The study uncovers how cholinergic neuronal circuits, which help the cerebral cortex process information more efficiently, rely on neurotrophin-3, a chemical that stimulates nerve growth. The scientists have determined the circuits need this chemical in order to recognize and reach their target nerve cells in the brain.

Richard Robertson, professor of anatomy and neurobiology, and other researchers from UCI's School of Medicine found that cholinergic nerve fibers grow toward sources of neurotrophin-3 during early development. In experiments with mice, without neurotrophin-3 to direct growth, the developing cholinergic nerve fibers appeared to not recognize their normal target cells in the brain. Because of this, the axon nerve fibers aided by these circuits grew irregularly and missed their specific target neural cells.

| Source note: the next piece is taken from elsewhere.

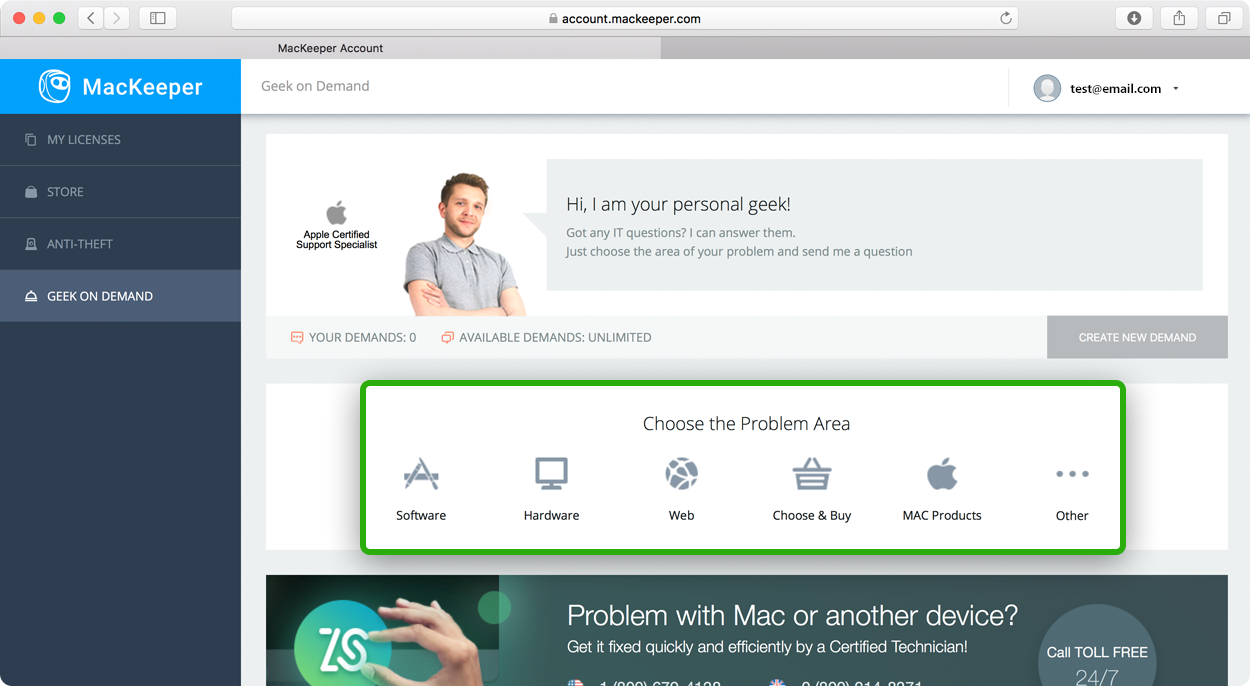 MacKeeper support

This finding, according to Robertson, has significant implications for neurodegenerative diseases like Alzheimer's. Cholinergic neuronal circuits play a key role in the proper information processing by the cerebral cortex and other areas of the brain. The cerebral cortex is the part of the brain that determines intelligence, personality, and planning and organization, and these actions are compromised by neurodegenerative diseases.

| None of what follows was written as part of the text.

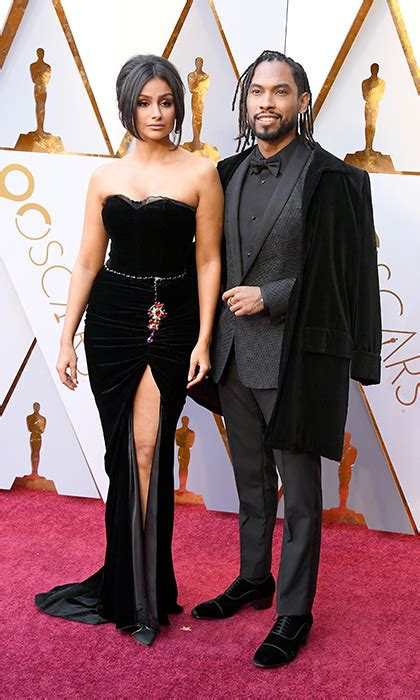 Oscars The Cutest Couples Red Carpet Hello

"Studies on the brains of Alzheimer's patients have shown a marked decline in these cholinergic circuits. Our work demonstrates that neurotrophin-3 is essential to maintain the connections to cerebral cortex neurons," Robertson said. "This study shows that a neurotrophin-3 therapy may be able to induce nerve fibers to regrow in the cerebral cortex, which would be beneficial to people with Alzheimer's."

Study results appear in the Dec. 1 issue of the journal Neuroscience.

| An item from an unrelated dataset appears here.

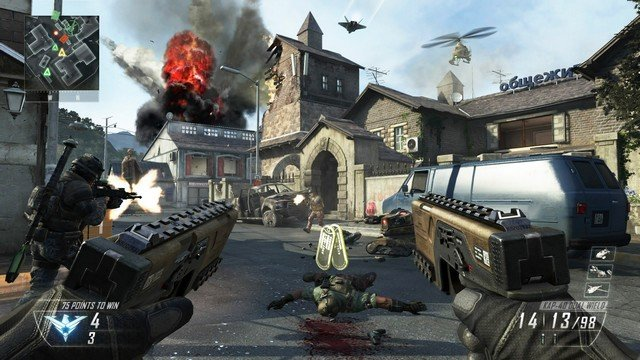 Call of duty: black ops 2 offline (2012) pc | repack от canek77.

In further studies on this subject, supported by a recently awarded three-year grant from the Alzheimer's Association, Robertson and his colleagues are testing the respective roles of nerve growth factor and neurotrophin-3 in a laboratory model of Alzheimer's disease. Laboratory rats with experimental damage to forebrain cholinergic circuits will be treated with either nerve growth factor or neurotrophin-3, or a combination of both, to determine their ability to produce anatomical, molecular and behavioral recovery.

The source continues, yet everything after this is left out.